I've read this before, and I must confess I don't get it. As I understand neck-turning, it's done to make sure that the neck tension is identical from one round to the next, and at all positions around the bullet seated in the case. Unless you have a chamber so tight that neck-resizing is unnecessary after firing a round, you will size the neck down via some accurate tool like the Wilson chamber-type neck sizer (that, I believe, resizes only the last 3/16" of the neck) prior to reloading. The only disadvantage I can see for a larger chamber is that you end up working the brass in the neck more than is ideal. What am I missing here? I'm asking because I'm going to be loading for a .222 Rem. with a standard (not BR) chamber.
I understand the potential injury angle, guys; thanks a lot for your thoughts. I too am a "mature" gentleman and hadn't considered this possibility.
When we talk about a tight-neck chamber, it usually infers a barrel was chambered by a gunsmith with a custom reamer that also has other design characteristics (i.e throat angle, free-bore, base diameter, case length) that are conducive to getting that last bit of accuracy out of the cartridge...many times designed around a specific brand of brass such as Lapua.
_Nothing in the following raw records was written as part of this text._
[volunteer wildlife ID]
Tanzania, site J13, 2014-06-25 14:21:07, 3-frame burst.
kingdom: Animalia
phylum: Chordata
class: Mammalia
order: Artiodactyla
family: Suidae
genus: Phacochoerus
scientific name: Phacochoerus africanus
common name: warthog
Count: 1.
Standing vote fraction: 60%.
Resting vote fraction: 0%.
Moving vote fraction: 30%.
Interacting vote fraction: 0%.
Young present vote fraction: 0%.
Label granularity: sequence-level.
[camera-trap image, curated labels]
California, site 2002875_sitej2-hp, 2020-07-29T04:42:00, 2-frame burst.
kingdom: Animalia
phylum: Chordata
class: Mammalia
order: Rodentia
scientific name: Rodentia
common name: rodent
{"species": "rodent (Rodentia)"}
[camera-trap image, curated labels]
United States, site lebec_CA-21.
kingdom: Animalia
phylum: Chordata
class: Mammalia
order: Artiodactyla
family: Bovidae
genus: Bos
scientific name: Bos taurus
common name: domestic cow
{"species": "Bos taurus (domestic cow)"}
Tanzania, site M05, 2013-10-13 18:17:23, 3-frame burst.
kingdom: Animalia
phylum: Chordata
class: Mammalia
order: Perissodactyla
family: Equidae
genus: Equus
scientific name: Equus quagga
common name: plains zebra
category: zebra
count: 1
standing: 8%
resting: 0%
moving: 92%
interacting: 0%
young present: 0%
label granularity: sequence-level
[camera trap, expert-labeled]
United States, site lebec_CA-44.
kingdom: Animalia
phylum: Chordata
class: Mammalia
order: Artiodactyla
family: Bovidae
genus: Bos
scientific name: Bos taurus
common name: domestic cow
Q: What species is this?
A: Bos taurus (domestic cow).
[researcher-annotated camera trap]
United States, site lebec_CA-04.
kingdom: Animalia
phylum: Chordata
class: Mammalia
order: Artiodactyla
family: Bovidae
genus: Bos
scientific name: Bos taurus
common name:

Compare this to a factory chambering which has a wide acceptable tolerance range and due to mass production reasons most likely have a non-concentric throat and other accuracy killing manufacturing defects (too numerous to list) the sad fact is your accuracy is limited by how well your chamber was executed by the factory and how well it interfaces with the specific brand of brass and type of bullets you use.In other words, with a factory chamber you'll most likely never reap the benefits of consistent bullet release due to other accuracy robbing defects.